Een zelfportret van Philip Alexius de Laszlo.  Deze hofschilder zat twee jaar lang gevangen omdat hij werd verdacht van spionage door het publiek. Jaren later is zijn reputatie weer hersteld en bevindt hij zich weer in koninklijke kringen. Zo maakte hij onder andere een portret van de toen nog prinses Elizabeth, nu de koningin van Groot-Brittannië. Bron: Wikimedia Commons.
Een zelfportret van Philip Alexius de Laszlo. Deze hofschilder zat twee jaar lang gevangen omdat hij werd verdacht van spionage door het publiek. Jaren later is zijn reputatie weer hersteld en bevond hij zich weer in koninklijke kringen. Zo maakte hij onder andere een portret van de toen nog prinses Elizabeth, nu de koningin van Groot-Brittannië. Bron: Wikimedia Commons.
Philip de László
Eén van de verdachte kunstenaars was Philip de László, van origine een Hongaar die portretten schilderde van de elite. Wanneer hij in 1914 officieel een Britse onderdaan wordt maakt hem dat, samen met zijn contacten binnen de machtige eerste klasse, verdacht. Hij wordt dan ook gearresteerd en vastgehouden na een nieuwsbericht in de krant ‘John Bull’ waarin de kunstenaar wordt geportretteerd als een mogelijke spion. Want, zoals de mening van de schrijver luidde, hij ontving allerlei informatie tijdens zijn werk. Hij of zij schreef: “Ministers zijn altijd zo druk aan het werk dat zij vaak daarmee doorgaan terwijl de schilder een portret van hen maakt. Koning George loopt door de kamer en dicteert aan zijn secretaris terwijl hij ‘model zit’ ten behoeve van zijn portret.” Dit soort argwanende berichten van anderen was al genoeg in die tijd om een kunstenaar op te pakken en gevangen te zetten. Fox: “László werd constant beschuldigd in de media als één van de meest gevaarlijke spionnen van de oorlog en het volk riep dan ook om zijn executie. Na vele jaren van gevangenschap zonder een daadwerkelijke aanklacht werd hij vrijgelaten.” Ondanks het feit dat de kunstenaar onschuldig bleek te zijn had het incident “een enorme impact op zijn carrière en duurde het lang voordat hij weer helemaal de oude was.”

Waarom?
Maar waarom waren mensen zo paranoïde en vijandig ten aanzien van kunstenaars? Waar kwam het idee vandaan dat zij het land in gevaar brachten? Fox: “Ten eerste had het publiek nog maar recentelijk kennis gemaakt met boeken en films over spionage.” Eén van die boeken was geschreven door de grondlegger van de scouting; Robert Baden-Powell en genaamd ‘My adventures as a Spy’. In dat boek, dat werd gepubliceerd in 1915, onthulde de luitenant-generaal in het Britse leger verschillende spionagetechnieken. “Zo beschreef hij hoe hijzelf en andere collega’s zich hadden voorgedaan als kunstenaars en belangrijke militaire informatie in kunstwerken verborgen. Plannen van de vijand om forten, havens en industriële gebieden te bouwen en te gebruiken werden getekend in schetsen van glas-in-lood ramen of klimopbladeren.”

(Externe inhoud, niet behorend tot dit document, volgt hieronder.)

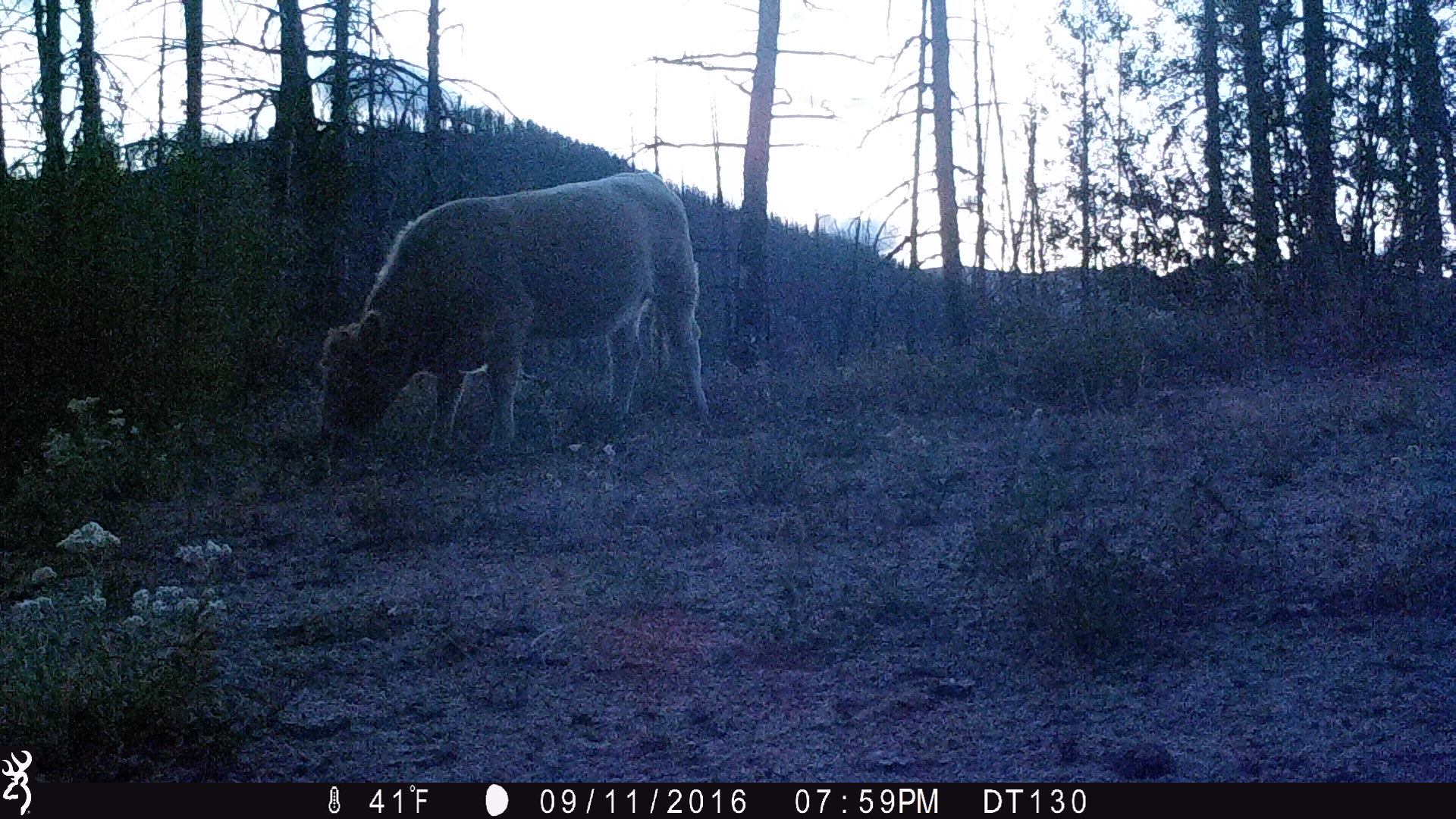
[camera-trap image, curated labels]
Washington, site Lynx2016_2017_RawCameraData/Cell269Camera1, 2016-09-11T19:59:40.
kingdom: Animalia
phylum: Chordata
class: Mammalia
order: Artiodactyla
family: Bovidae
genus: Bos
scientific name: Bos taurus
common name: domestic cattle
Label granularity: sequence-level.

Om te voorkomen dat kunstenaars op ideeën werden gebracht werd ‘The Defence of the Realm Act’ (DORA) geïntroduceerd. Voortaan was het verboden om buiten te schilderen en te tekenen, maar ook om foto’s of dergelijke kunst te maken van militaire constructies, havens en andere dingen en plaatsen die de vijand kon gebruiken.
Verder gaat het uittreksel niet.